Posted on March 3, 2012 in Media

By Kaumudi Tiwari:

“Making a mountain out of a molehill” — an idiom that has been known to us since decades, but which has been redefined and put to practical use by the media. With the facility of instant news brought about by Television News channels, the access to happenings of the world has increased exponentially. However, with liberalisation of television as a medium, the number avenues for news have increased as well, thus bringing along the rat race for TRPs. With more than 100 news channels battling it out to grasp the audience’s attention to keep their economic and profit structure intact, the editorial content and quality of the broadcasted programs has suffered a heavy blow.

We have reached an era when our TV news channels are resorting to cheap tactics, and not to forget, irresponsible journalism to make sure we do not touch the remote control after we switch to their particular channel. And to make sure that this happens, “Sensationalism” is the easiest method they adopt. So we have entire slots of broadcast time devoted to repeatedly played clips of Bigg Boss contestants’ tantrums, modern-day Swayamwars, Bollywood link-ups and break-ups, cricket match losses(important to note is the fact that a hockey or football game lost is not considered important enough to be pondered over. It is just cricket which gets the fortunate or unfortunate privilege), publicity hungry men and women, snakes being worshipped and shoe-throwing incidents. This trend has been going on for quite some time now and it still continues.

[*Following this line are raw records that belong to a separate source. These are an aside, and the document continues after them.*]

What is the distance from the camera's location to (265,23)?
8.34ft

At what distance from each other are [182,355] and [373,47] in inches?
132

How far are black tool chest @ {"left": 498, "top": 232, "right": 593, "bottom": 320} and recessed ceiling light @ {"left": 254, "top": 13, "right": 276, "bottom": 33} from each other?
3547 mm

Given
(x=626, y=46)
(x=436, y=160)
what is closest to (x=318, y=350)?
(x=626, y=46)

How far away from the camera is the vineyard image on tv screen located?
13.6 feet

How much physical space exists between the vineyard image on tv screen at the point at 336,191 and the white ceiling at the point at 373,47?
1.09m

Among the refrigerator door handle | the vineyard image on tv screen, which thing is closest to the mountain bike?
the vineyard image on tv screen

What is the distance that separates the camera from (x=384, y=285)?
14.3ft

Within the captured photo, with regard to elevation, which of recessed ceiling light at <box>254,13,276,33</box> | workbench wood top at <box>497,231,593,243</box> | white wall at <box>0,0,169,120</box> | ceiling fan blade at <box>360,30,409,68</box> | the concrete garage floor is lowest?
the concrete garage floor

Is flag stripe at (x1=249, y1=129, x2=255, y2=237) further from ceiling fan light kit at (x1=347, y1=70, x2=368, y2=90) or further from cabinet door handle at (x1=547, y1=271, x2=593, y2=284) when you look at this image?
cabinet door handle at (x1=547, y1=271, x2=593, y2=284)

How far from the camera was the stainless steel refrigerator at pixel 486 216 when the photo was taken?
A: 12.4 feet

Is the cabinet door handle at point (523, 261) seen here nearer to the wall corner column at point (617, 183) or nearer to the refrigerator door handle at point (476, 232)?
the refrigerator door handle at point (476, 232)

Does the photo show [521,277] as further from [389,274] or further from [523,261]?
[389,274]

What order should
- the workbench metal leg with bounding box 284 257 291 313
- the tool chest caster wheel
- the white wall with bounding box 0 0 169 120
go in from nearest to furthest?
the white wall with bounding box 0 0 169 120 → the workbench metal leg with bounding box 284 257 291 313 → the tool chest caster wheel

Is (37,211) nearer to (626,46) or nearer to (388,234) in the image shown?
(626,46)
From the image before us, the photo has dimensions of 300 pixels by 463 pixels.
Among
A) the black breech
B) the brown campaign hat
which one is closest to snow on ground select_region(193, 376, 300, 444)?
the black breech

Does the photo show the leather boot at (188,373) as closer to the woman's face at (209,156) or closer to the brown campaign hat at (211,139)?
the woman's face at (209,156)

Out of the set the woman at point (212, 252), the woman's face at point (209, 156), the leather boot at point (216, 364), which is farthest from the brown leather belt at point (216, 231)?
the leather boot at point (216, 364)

What encourages the channel heads is the perception that their TRP increases when they “spice-up” a news item, which is immediately translated into acceptance by the masses. However, this is not the case. The increase in TRPs can be used as an indicator of popular approval for a news item only to an extent. Following that, it is only a matter of lack of choices for the viewer. It is a fact that a report full of ‘exciting and entertaining’ details does attract people who, through such reports, get a break from their monotonous lives, but this does not mean that the news item presented has been liked by the audience. And with more or less all the news channels going the path of sensationalism, the masses have limited or no alternatives. It is important to remember that an overdose of hyped ‘facts’ leads to the news channel losing its credibility.

A few days back I saw reportage on the news channel India TV about a child whose hand was amputated. It was, to say the least, preposterously disgusting to see this report being given the headline — “Yeh haath kyun kata Gabbar?!”  Not only was this headline absurd, but highly insensitive. Sure, it did manage to catch a few eyeballs but the question remains- Are we going to allow our news channels to repeatedly assault the Journalistic ethics and morals simply on the grounds that they need to make profits to keep their boats sailing?

The problem is not just that facts are spiced-up and presented, but the fact that the real problem comes along when news is created as per what the audience supposedly likes. The Indian cricket team loses a series and reputed news channels shame their profession by coming up with stories titled “Doob maro”, “Shame Team India”, “Katwa di Naak” and what not! The limit gets crossed when a certain ex-player who happens to have been present at the match venue or a player’s spouse/girlfriend is tagged as “unlucky” and held responsible for the loss. On the other hand, subjects of actual pertinence to development, like Poverty, Unemployment and Social Welfare are topics that are less-covered by the media, for the fact that they present a “depressing view of the world”, an image that is too heavy on the mind for the Indian viewer.

The real problem is that the news channels have gross misconceptions about the intelligence of their audience. Following the thought process of a master propagandist, our channels assume people to be unintelligent masses who are highly gullible and completely incapable of analysing or rejecting a news item presented before them. This misconception makes them present sheer nonsense on television and hope that it will be well-received. Moreover, our news channels need to direct their attention towards their moral responsibility towards the society and the government. It is easy now-a-days to demand one’s right for Freedom of Press, what is difficult is to be able to carry the baggage of responsibility that comes along with this right with Integrity and Dignity of work.